第4話 お披露目

「それでは新製品を発表致します!」


明るい男性の声がマイクを通して会場に響く。どうやら披露会が始まったらしい。人が多いし、ステージが遠くて新製品は見えないが、歓声が上がっているのでどうやらもうお披露目されたらしい。


伊久いく!」


兄の声だ。振り返るとそこにはやはり兄がいて、顔に焦りが滲み出ていた。


「兄ちゃん」


「勝手にいなくならないで。心配するだろ」


伊久がはぐれたことに気づき、急いで探しに来たようだった。よく見ると前髪が少し乱れている。もしかして走り回っていたのだろうか。

というか母は…?


「ごめん…」


?」


しまった。兄のことに気を取られていて怜央れおと秘書の存在を忘れていた。


「うん、こちら兄です。…で、えっとこの方々はパーティーの関係者らしくて、さっきちょっとぶつかっちゃったの」


誰?と怪訝そうな顔をして兄が目で訴えかけてきていたので聞かれる前に急いで説明した。


「え、そうだったの?妹がご迷惑をおかけしてすみません」


「いえこちらこそ、僕の不注意だったので」


では…、と言って兄が伊久の手を掴む。慌てて伊久が怜央たちに会釈をすると、兄は披露会がされているであろうステージに足を向けた。


「ごめんなさい。兄ちゃん怒ってる?」


「怒ってないよ。でも急に居なくなったからちょっと心配した。」


こちらを振り返った兄の栗色の髪の毛がふわふわと揺れる。兄の手が伊久の頭をゆるく撫でた。


「何回も電話したんだから。…そういえば母さんも電話出ないな。伊久はここで待ってて。もう勝手に動かないでね」


いつも気がついたら居なくなっていて、探される側だった兄がこんなに頼もしいなんて。


「そのドレスの色見つけにくいから。赤にしとけばよかったのに」


「ごめん…」


人混みに消えた兄の背中に視線を送る。たくましくなったなあ。背も随分と高くなったし。急に成長するから本当に知らない人みたいだ。


兄はきっと母のように自由奔放な性格のまま大人になると思っていたけれど。杞憂だったみたいだ。


そして案の定自由な母は、多分ビュッフェでも食べてるんじゃないかと伊久は思う。パーティー会場に着いた時、テーブルの上に並べられた様々な料理を母がキラキラした目で見ていた。ローストビーフやカルパッチョ、パエリアにピザ。豪華な食事とさらにデザートまで種類が豊富だった。


伊久も料理食べたいと思ったけれど、兄に「動くな」と言われたので大人しく待っていることにした。




___ガシャン!!!



「キャーー!!!!!!」


え、何?なにか凄く大きな音がした。

慌てて辺りを見渡すと'何か'が伊久の方向に飛んできているのが見えた。


まずい、ぶつかる。

'何か'が伊久に当たるまでの一瞬、まわりがスローモーションのようになった。


あ、これ絶対当たるな。

兄が驚いた目でこちらを見ている。他の人達も皆こっちを見てるな。
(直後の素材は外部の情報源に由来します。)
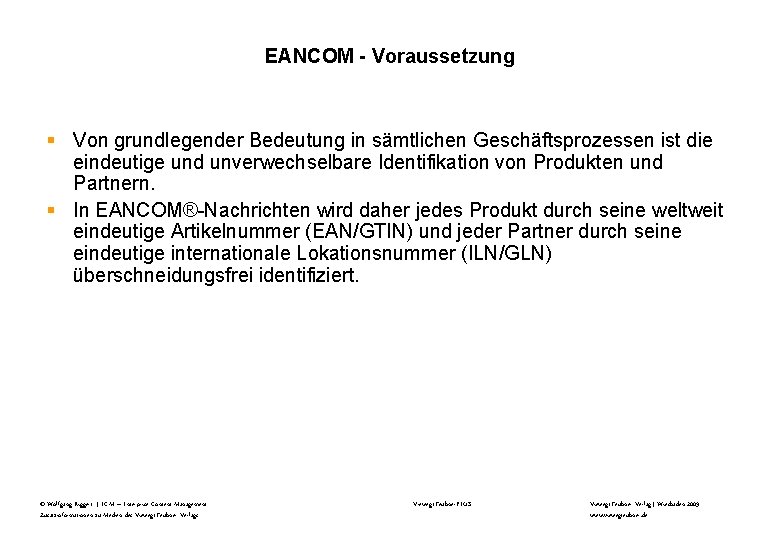 EANCOM - Voraussetzung § Von grundlegender Bedeutung in sämtlichen Geschäftsprozessen ist die eindeutige und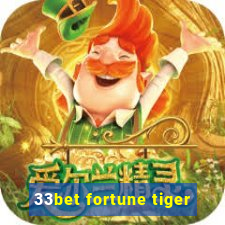 33bet fortune tiger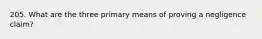 205. What are the three primary means of proving a negligence claim?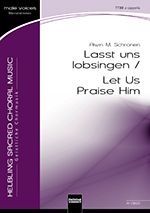 Lasst uns lobsingen - Let Us Praise Him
でもどうやってもけきれない。


__そう思ったときだった。


「伊久!!!」


伊久を庇うように'何か'と彼女の間に人が入ってきた。


誰…この黒髪の人……。

なんで名前を知っているのか。全然知らない人が急に出てきた。でも……、



どこかで聞いたことのある声だった。

見たことのある背中。

なんで?そんなはずはない。有り得ないことだ。

だってそれなら……


その人に'何か'がぶつかる直前、彼がこちらを振り返った。



あぁ、やっぱりそうだ。


「お、兄ちゃん…」


伊久がそう呟くとその人は深く頷いた。